Instruction ::
In the records, starting with the line that contains "Which item of" and going on through the end of the records, change "positioned closest" to "nearest". Give those lines again with nothing else altered.

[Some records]
==========
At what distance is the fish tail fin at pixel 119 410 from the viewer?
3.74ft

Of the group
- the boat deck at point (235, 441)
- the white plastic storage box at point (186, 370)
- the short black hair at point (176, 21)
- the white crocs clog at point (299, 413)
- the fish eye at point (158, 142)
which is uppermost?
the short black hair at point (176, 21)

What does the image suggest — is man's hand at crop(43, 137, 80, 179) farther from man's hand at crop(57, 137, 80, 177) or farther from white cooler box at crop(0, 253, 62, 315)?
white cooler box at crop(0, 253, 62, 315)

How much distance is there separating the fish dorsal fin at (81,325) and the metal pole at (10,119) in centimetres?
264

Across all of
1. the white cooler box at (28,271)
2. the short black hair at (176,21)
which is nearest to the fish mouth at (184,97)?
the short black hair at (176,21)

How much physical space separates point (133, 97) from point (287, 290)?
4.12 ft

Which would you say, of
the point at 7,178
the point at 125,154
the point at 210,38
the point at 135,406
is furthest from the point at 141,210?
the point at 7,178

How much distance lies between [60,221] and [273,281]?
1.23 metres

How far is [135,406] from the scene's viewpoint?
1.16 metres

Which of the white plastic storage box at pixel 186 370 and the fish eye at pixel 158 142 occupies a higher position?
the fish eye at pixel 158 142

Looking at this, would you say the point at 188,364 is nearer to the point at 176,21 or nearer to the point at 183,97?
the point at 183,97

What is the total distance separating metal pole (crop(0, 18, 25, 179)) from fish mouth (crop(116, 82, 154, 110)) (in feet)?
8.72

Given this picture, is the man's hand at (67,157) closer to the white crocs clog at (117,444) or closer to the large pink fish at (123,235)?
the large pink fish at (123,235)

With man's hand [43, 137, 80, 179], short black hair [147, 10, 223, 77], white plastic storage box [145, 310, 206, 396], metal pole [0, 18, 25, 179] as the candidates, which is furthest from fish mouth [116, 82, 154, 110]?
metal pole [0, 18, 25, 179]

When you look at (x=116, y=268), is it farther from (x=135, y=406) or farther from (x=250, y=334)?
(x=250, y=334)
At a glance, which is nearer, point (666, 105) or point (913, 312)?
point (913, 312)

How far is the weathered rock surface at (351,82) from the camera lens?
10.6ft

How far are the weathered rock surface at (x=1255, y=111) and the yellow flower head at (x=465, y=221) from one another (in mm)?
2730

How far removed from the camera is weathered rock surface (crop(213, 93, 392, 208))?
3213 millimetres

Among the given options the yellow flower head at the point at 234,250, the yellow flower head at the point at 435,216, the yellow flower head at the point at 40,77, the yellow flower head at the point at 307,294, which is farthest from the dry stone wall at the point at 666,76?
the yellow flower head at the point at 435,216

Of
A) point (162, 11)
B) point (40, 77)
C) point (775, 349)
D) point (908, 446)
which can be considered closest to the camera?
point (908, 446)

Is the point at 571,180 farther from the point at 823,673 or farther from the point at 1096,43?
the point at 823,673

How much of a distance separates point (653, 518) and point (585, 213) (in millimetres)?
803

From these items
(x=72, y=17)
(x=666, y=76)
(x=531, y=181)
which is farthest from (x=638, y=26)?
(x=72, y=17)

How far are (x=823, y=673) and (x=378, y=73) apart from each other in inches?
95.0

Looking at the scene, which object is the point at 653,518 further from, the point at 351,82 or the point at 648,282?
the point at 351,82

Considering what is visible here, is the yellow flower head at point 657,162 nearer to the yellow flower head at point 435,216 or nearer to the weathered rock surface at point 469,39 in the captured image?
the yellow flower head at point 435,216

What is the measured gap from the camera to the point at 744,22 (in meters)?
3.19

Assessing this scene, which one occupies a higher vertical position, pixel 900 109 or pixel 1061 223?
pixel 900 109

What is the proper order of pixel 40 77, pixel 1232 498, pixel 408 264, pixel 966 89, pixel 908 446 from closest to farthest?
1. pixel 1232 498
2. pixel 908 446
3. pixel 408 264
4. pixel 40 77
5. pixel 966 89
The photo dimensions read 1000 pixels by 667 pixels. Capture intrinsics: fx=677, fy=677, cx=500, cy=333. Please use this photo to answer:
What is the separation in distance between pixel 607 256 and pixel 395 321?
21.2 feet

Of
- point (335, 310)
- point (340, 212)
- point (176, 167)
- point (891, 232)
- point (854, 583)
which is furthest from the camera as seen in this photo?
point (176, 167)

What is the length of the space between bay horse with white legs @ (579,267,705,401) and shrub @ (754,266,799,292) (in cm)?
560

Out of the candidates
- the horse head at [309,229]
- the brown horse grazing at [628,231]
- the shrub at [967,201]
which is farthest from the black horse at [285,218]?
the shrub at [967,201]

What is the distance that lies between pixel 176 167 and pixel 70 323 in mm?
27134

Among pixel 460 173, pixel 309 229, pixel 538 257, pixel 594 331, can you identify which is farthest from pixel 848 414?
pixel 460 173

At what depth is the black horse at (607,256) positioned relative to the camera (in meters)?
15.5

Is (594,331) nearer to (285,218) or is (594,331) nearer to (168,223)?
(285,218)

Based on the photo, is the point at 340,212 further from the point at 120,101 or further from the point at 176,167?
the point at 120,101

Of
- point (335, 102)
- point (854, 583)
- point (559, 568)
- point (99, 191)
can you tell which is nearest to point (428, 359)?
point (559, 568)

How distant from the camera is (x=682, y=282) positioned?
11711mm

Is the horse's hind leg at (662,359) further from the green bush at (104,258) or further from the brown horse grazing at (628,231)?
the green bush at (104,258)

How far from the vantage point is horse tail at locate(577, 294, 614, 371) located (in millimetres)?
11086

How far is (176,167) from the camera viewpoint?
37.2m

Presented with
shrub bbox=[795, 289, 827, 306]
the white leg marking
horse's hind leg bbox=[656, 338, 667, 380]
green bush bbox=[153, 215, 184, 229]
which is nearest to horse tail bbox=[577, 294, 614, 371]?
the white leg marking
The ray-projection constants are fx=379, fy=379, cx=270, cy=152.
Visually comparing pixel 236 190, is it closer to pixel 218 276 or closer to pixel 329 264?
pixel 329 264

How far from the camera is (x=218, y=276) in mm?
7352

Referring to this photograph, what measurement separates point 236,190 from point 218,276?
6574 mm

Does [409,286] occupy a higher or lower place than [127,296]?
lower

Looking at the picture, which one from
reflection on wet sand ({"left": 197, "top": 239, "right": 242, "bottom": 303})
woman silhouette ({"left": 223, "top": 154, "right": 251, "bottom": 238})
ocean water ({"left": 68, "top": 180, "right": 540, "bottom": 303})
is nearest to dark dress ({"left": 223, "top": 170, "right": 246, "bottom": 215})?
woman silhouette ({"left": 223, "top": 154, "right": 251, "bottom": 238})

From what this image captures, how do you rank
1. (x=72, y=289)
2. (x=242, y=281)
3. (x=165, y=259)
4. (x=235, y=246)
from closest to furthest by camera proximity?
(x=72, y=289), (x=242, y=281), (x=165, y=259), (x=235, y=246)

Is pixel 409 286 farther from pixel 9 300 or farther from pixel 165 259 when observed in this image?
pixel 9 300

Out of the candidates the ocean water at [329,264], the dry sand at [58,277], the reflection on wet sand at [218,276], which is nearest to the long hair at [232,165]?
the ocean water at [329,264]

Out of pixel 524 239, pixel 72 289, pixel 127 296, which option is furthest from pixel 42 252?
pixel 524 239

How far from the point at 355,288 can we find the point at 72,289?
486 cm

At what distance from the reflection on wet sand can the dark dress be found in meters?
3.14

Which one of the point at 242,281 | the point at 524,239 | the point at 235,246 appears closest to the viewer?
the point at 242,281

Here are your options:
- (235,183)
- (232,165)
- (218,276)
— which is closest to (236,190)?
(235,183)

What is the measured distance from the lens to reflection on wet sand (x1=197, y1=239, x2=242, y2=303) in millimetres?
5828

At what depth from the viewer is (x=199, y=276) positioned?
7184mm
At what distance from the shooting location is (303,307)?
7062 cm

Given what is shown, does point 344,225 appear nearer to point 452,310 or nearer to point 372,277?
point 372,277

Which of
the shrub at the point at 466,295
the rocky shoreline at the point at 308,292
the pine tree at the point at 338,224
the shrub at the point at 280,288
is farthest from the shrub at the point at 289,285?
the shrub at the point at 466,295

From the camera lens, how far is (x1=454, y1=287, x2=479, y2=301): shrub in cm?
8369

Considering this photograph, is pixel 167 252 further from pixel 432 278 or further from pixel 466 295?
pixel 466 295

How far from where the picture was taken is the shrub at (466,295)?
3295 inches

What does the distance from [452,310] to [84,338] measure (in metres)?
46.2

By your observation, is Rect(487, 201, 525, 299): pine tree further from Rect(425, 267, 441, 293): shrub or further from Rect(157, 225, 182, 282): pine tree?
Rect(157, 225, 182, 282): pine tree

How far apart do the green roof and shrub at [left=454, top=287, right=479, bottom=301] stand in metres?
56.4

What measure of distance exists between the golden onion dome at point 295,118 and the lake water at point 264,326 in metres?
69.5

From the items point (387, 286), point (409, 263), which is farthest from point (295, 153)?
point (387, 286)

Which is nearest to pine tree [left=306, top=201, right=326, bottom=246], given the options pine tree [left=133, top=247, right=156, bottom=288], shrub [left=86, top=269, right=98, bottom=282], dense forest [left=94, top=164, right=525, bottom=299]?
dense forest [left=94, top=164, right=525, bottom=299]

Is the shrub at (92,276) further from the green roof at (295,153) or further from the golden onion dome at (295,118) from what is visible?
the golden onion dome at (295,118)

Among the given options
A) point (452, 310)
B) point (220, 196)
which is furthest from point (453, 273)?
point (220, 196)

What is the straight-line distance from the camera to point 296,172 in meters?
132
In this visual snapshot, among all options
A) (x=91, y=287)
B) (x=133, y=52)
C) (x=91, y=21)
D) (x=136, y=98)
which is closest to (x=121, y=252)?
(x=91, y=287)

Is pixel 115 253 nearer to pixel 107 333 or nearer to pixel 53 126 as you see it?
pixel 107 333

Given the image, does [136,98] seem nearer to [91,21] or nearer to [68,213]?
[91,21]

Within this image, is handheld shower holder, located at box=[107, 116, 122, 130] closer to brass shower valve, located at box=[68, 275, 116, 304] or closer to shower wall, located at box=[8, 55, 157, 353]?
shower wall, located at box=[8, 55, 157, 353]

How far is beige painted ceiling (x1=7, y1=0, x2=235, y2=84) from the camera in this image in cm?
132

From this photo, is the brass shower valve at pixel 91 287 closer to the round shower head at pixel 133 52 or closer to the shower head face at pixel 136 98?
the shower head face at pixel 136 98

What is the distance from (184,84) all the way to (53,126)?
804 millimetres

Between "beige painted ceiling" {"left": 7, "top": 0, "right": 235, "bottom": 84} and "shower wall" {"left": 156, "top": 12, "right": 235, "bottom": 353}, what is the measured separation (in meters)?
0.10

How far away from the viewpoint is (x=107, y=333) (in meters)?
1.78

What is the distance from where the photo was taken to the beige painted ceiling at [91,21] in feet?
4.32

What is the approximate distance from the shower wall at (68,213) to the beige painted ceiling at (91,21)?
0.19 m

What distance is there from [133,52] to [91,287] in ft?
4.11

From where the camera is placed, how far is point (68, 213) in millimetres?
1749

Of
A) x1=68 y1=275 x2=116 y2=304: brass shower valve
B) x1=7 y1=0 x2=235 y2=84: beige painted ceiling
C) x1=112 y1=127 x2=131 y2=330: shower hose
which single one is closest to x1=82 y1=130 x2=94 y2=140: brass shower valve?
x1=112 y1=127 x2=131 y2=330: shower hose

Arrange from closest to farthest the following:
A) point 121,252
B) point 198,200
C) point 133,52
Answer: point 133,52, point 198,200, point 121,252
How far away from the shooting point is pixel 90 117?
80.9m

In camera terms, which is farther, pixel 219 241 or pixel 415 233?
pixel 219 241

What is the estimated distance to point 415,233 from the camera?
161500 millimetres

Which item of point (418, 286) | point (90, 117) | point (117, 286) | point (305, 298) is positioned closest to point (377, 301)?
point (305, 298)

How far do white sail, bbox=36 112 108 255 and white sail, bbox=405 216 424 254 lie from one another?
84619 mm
==========
Final answer ::
Which item of point (418, 286) | point (90, 117) | point (117, 286) | point (305, 298) is nearest to point (377, 301)?
point (305, 298)

How far do white sail, bbox=36 112 108 255 and white sail, bbox=405 216 424 254 lie from one another?
84619 mm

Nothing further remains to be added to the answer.